SUPPLIED PASSAGE Block Start

The language of original sin and sacrificial atonement has been a part of Christian circles for so long that it is “sacred mantra,” not to be questioned. The rescuer image for Jesus is found in the familiar words of the stereotypical evangelistic preacher (“We’ve been washed in blood … the blood of the Lamb”) and in the sacrificial understanding of the work of Jesus on the cross:  Jesus died to make things right for us with God and all we need to do is “believe in him.”  When we leave all the work to Jesus, himself, we ultimately give up our own potential to change anything.  We leave it to God and wait for God to do something.  That’s not only bad theology, it’s dangerous theology.  It keeps us off the cross, and worse, makes us indifferent to our sister’s and brother’s plight.  And that is not who we are called to be.  God has done something in Jesus, and is still doing something through us.

Isaiah 61, the scroll from which Jesus reads in our scripture this morning, is a servant song, and “anointed me” means “made me the Christ or Messiah.”  When understood literally, the passage says the Christ is God’s servant who will bring to reality the longing and the hope of the poor, the oppressed, and the imprisoned (Craddock, Fred B.  Interpretation: Luke. 62).  That is who we are called to be.  No longer can we claim to be Christians, Christ-ones, and say that this work is someone else’s.  No longer can we claim to be a disciple of Christ by simply affirming one creed or another about an external God who lived among us for a time two thousand years ago in the person of Jesus.

So today … All eyes are fixed on us.

SUPPLIED PASSAGE Block End
SUPPLIED INFORMATION Block Start

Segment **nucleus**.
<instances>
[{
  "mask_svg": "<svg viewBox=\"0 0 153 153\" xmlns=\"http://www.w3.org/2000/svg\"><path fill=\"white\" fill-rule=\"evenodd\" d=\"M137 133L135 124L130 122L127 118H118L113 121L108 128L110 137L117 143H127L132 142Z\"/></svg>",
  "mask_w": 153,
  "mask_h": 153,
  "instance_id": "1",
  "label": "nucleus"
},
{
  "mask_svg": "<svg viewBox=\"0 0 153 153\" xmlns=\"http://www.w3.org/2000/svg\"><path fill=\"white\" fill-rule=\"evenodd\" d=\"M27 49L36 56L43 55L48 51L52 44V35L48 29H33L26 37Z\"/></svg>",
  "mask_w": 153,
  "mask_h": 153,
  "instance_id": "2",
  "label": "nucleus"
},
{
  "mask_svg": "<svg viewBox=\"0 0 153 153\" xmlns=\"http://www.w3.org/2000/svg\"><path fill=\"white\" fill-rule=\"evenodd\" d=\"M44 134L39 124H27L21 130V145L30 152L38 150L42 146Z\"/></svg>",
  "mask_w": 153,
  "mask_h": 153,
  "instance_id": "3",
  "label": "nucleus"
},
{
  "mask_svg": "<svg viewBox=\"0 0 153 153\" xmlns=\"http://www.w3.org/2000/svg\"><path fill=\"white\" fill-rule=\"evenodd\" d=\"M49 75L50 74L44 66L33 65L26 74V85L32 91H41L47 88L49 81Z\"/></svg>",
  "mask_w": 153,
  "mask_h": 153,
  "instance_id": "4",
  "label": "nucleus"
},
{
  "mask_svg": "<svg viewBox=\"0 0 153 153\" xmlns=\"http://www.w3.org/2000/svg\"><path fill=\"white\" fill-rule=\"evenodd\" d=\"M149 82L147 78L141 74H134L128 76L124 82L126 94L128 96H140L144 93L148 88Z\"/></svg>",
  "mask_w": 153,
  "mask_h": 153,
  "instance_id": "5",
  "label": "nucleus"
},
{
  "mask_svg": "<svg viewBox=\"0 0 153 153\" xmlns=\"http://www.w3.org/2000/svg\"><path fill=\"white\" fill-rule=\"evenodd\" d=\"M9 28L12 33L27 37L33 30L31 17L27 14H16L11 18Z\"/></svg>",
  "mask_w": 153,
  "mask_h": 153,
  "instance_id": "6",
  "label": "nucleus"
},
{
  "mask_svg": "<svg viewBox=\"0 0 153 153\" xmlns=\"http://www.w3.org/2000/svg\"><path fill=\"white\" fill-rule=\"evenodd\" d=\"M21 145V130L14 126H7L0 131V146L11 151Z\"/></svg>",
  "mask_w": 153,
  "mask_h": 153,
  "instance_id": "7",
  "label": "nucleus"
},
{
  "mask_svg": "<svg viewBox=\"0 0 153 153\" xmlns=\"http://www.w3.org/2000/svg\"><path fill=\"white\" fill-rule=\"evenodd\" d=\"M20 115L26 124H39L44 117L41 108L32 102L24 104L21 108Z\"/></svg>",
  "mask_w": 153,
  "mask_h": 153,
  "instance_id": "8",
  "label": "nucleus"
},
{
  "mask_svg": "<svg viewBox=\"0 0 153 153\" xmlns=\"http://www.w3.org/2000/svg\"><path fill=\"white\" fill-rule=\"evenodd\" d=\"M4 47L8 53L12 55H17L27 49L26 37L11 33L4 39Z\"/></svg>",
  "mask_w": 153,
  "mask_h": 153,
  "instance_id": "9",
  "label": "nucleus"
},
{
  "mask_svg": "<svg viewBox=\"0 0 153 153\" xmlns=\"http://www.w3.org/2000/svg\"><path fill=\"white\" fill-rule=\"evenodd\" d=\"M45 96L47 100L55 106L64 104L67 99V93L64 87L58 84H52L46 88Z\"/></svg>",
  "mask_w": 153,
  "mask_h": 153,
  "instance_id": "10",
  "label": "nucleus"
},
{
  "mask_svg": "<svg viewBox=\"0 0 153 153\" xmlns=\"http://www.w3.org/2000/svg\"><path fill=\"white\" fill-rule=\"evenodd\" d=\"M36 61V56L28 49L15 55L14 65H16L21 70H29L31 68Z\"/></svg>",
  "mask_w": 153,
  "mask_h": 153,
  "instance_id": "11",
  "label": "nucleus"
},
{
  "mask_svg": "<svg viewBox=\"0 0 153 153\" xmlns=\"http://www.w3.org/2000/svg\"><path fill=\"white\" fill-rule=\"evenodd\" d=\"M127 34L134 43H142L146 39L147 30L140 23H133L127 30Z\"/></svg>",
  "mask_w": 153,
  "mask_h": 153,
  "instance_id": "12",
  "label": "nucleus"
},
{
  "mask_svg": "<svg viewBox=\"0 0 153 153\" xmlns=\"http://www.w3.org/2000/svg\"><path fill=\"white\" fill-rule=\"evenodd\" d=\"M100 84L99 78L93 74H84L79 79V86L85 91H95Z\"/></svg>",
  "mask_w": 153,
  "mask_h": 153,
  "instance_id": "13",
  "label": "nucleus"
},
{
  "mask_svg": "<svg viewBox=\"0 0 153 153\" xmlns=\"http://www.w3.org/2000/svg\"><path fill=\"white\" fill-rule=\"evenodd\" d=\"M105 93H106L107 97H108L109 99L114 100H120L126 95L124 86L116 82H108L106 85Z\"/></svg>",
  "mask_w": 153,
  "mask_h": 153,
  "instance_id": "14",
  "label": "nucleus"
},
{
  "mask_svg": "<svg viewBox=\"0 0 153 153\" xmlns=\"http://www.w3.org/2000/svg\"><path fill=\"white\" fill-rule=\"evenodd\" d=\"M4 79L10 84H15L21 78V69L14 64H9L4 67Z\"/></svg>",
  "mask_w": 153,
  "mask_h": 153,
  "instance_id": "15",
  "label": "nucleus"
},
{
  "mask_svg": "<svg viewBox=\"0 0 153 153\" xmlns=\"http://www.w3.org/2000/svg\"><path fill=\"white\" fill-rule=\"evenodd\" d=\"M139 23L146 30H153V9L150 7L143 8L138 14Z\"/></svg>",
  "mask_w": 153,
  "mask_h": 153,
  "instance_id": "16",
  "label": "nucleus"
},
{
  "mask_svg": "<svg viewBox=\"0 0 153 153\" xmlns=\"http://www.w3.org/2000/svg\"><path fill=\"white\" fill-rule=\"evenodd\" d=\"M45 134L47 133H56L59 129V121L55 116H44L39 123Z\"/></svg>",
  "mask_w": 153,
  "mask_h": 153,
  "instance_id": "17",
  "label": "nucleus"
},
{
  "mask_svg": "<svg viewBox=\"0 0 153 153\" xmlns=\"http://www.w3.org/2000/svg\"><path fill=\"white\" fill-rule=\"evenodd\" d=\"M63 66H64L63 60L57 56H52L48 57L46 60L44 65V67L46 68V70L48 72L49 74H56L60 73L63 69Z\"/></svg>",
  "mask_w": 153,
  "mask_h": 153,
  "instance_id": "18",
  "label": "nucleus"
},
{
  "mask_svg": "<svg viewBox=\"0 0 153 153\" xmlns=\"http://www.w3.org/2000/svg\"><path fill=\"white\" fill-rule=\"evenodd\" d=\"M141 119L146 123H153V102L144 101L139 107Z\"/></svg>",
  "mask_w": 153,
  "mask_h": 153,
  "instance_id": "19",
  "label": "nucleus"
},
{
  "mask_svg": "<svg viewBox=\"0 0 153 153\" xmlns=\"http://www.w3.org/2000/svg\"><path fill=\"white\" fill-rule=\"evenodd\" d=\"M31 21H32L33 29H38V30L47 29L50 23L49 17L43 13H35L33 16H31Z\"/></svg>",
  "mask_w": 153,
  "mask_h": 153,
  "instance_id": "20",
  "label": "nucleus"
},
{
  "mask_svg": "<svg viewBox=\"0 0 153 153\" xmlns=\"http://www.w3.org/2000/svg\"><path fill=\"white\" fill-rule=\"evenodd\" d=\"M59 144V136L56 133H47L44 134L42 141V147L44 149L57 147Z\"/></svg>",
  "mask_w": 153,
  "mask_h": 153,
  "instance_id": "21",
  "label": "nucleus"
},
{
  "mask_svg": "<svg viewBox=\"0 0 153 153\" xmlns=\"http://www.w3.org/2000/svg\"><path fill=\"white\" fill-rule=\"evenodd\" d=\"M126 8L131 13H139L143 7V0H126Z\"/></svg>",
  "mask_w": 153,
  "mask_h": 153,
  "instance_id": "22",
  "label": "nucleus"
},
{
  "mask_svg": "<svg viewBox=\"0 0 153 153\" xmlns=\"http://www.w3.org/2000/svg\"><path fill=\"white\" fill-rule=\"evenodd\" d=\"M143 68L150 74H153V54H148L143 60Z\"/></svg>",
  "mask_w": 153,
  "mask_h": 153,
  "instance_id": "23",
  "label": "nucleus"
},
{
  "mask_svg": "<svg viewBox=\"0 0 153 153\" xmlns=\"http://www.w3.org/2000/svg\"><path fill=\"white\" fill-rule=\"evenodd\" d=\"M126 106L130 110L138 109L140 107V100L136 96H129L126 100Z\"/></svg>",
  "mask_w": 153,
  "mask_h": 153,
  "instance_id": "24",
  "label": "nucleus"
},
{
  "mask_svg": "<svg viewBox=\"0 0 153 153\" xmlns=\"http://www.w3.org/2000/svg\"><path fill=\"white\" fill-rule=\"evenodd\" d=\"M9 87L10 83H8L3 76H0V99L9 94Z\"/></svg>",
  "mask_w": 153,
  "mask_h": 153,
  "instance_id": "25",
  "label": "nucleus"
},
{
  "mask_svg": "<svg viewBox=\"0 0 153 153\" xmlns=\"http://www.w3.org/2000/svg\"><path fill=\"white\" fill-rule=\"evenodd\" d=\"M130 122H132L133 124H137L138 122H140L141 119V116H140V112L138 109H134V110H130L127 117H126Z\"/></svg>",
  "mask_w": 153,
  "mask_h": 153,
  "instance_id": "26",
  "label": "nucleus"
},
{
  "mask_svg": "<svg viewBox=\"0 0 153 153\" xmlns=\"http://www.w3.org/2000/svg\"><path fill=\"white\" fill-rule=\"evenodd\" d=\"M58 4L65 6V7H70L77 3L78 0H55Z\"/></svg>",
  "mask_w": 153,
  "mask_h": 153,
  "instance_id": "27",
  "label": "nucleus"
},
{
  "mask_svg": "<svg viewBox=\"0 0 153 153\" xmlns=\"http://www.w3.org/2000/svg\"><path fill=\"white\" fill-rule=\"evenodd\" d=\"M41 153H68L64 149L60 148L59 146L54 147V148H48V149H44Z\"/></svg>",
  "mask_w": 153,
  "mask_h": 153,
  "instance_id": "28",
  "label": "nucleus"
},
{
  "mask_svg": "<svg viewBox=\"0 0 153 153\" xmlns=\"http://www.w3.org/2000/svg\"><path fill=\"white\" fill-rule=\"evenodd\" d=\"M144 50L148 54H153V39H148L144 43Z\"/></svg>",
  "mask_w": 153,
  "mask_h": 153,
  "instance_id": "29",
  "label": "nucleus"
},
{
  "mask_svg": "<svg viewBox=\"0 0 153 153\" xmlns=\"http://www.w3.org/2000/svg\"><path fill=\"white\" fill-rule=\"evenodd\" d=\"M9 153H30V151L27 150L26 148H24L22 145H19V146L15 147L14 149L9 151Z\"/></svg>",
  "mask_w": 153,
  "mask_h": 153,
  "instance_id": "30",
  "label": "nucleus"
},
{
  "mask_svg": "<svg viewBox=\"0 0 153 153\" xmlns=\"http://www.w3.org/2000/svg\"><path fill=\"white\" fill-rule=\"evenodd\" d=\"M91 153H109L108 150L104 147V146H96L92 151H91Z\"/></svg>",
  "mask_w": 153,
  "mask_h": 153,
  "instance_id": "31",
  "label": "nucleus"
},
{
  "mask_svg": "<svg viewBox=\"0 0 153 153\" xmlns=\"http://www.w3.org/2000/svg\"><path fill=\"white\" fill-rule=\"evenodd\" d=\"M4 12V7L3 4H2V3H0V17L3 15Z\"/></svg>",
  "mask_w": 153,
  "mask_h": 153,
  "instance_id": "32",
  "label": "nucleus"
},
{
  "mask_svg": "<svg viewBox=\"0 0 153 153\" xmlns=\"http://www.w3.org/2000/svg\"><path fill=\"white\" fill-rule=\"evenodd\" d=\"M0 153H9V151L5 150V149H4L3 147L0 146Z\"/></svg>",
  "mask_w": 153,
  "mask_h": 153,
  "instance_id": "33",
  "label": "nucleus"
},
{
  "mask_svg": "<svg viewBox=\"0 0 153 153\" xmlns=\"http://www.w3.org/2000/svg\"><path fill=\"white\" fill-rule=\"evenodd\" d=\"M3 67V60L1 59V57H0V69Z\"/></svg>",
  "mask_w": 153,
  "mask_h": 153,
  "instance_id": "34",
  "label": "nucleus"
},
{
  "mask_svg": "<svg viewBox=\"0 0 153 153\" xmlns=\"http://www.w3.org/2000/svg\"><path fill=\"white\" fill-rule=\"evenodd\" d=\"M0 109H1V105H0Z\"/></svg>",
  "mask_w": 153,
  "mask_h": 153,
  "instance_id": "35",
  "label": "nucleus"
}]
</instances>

SUPPLIED INFORMATION Block End

DESCRIPTION OF THE TASK = Copy out the passage on Jesus and discipleship word for word, from "Isaiah 61, the" up to and including "fixed on us.".

SOLVED EXERCISE =
Isaiah 61, the scroll from which Jesus reads in our scripture this morning, is a servant song, and “anointed me” means “made me the Christ or Messiah.”  When understood literally, the passage says the Christ is God’s servant who will bring to reality the longing and the hope of the poor, the oppressed, and the imprisoned (Craddock, Fred B.  Interpretation: Luke. 62).  That is who we are called to be.  No longer can we claim to be Christians, Christ-ones, and say that this work is someone else’s.  No longer can we claim to be a disciple of Christ by simply affirming one creed or another about an external God who lived among us for a time two thousand years ago in the person of Jesus.

So today … All eyes are fixed on us.